Friday, April 19, 2013

Precautionary Principle

The precautionary principle is the idea that new things should be forbidden until they are proven to be safe. It is opposed to our traditions of freedom, which say that people are innocent until proven guilty and should be allowed to do what they want unless the state can prove that they are harming others. It is also opposed to cost-benefit analysis, which says that things should only be forbidden if the likely harm is greater than the likely benefits.

The precautionary principle is closely tied to the human instincts of repugnance and disgust. People are far more likely to apply it to things that seem 'wrong' or 'bad'. Once something flips a mental switch, people enter a new mode of thinking where tolerance disappears and they become extremely conservative and suspicious. Rather than thinking about the new thing in a balanced way, they decide that the new thing is bad and demand impossible proof that it is harmless.

People are especially likely to apply the precautionary principle to food. There are good evolutionary reasons for this. The natural world is full of toxic substances that will kill or sicken someone who eats them. People who ate everything without question were less likely to pass on their genes than people who waited to make sure that the thing was safe before eating it.

Like many instinctive behaviors, the precautionary principle leads to bad results in the modern world. The benefits of modern civilization that have allowed us to escape from the nasty, brutish, and short lives of our ancestors come from scientific innovation. The precautionary principle makes this innovation much harder. Most of the good things of civilization have some kind of associated harm. Sometimes the harm is small, and sometimes the harm is significant, but it is usually much smaller than the benefits. If our ancestors had applied the precautionary principle to every innovation, we would still be in the dark ages.

Sometimes the benefits are hard to see, and the harms are obvious. For example, agricultural chemicals make fresh vegetables cheaper, which allows more people to eat vegetables more often, which improves the diet and delivers small health benefits to large numbers of people. However, those same chemicals cause some people to get cancer. The health benefits from the cheaper vegetables are several orders of magnitude larger than the harm done by the cancer, but the cancer is much more visible, so people pay more attention to it.

The tools of science can give us good estimates of how much harm something is likely to cause. Because all good science deals with probabilities and not certainties, it is impossible to prove that something will have zero harm. Even if we predict some harm, we may also predict that the benefits are likely to be much larger than the harm.

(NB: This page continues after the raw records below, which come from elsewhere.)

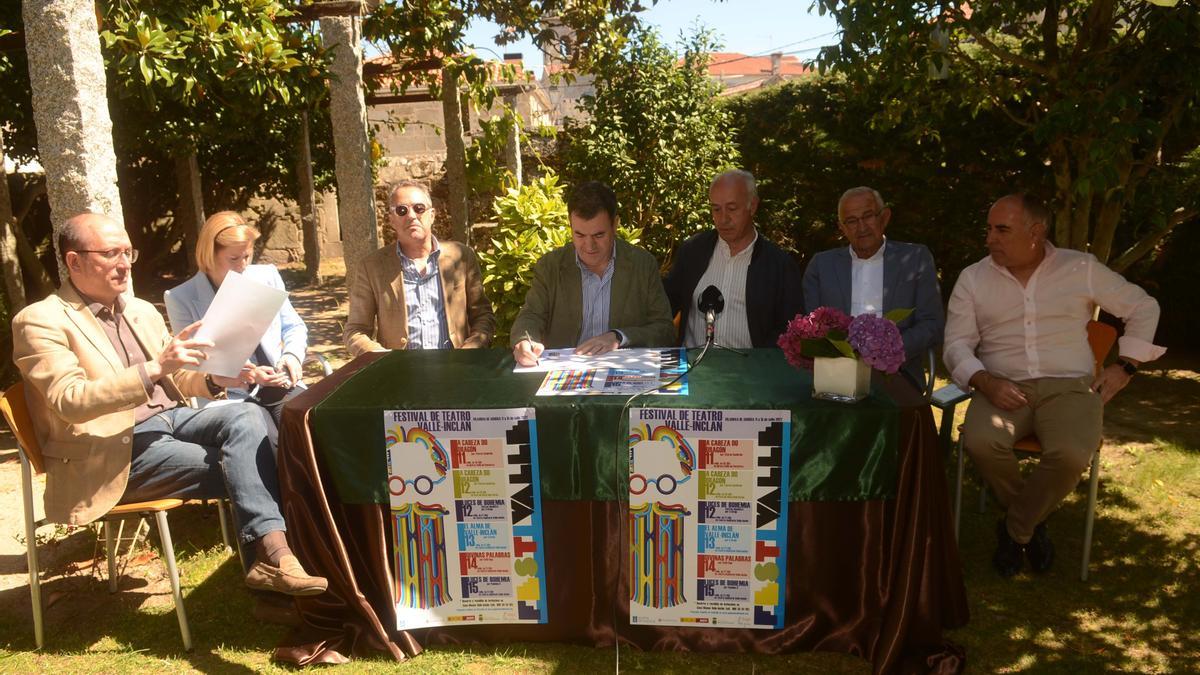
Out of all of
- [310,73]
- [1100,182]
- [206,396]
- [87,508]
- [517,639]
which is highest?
[310,73]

In both of these situations, a scientific cost-benefit analysis will say to do something, while the precautionary principle will say not to.

However, the precautionary principle makes better stories and narratives than science, because it is closer to human instincts. It feels more moral for people to apply the precautionary principle than to crunch numbers. Often, these feelings are what drive policy. People trust their instincts instead of the scientific method, and stop or delay new technologies. The end result of this is that we are stuck with old and inefficient ways of doing things, wasting valuable resources that could be used to improve our lives and our society.